A tradição remonta à 1975 Sailing Race to Horta, uma regata de veleiros internacional com o percurso Portsmouth – Horta – Portsmouth, organizada pela Multihull Offshore Cruising Racing Association, em cooperação com a Royal Albert Yatch Club, o Clube Naval da Horta, e a Comissão Regional de Turismo da Horta. A regata partiu a 2 de agosto de Portsmouth, no Reino Unido, com a chegada do vencedor – o trimaran “Triple Arrow”, comandado por Brian Cooke –, a 12 do mesmo mês, à Horta.

Uma grande recepção noturna aos velejadores teve lugar na Colônia Alemã, com Caldo de Peixe do Pico, acompanhado de vinho da mesma ilha, por iniciativa de Luís Gonçalves, então presidente do Clube Naval da Horta. Foi uma semana de bailes, passeios turísticos pelas ilhas do Faial e do Pico e convívio nos campos de tênis do Hotel Fayal. Também foi organizada a primeira Regata do Canal, concursos de pinturas no molhe da doca e de esculturas na areia, projeção de filmes e atuação do rancho folclórico na pousada do Forte de Santa Cruz. “O sucesso desses festejos levou a que, no ano seguinte (1976), tivesse lugar a primeira edição da Semana do Mar, na avenida entre o Largo Dr.
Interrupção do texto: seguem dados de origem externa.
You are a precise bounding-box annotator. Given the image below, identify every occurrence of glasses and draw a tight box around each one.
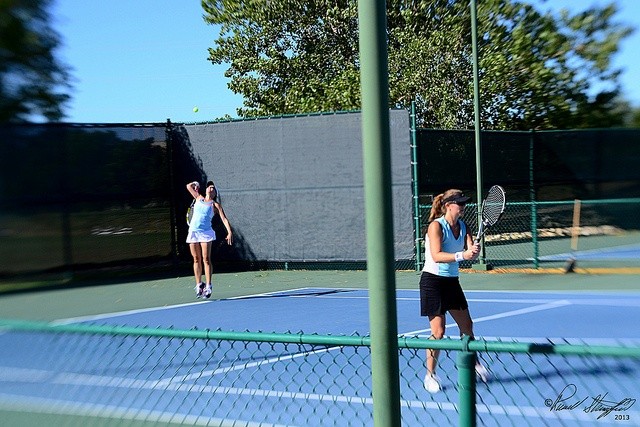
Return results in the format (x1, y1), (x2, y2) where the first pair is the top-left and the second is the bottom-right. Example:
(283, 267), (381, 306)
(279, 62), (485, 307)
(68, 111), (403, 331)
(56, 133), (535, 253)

Manuel de Arriaga e a Praça Infante D. Henrique.”

Ao longo dos anos, os festejos foram diversificados, incluindo uma vertente desportiva (regatas, handebol e voleibol de praia, windsurf, jet-ski, polo aquático, canoagem, natação, pesca desportiva de mar e de costa, mergulho e fotografia digital subaquática) e outra multicultural (concertos e apresentações de bandas musicais e de artistas nacionais e estrangeiros, bem como grupos folclóricos, cortejo etnográfico, Festa de Nossa Senhora da Guia, apresentações, concursos, exposições, palestras, feiras do livro e de artesanato, festival gastronômico etc.).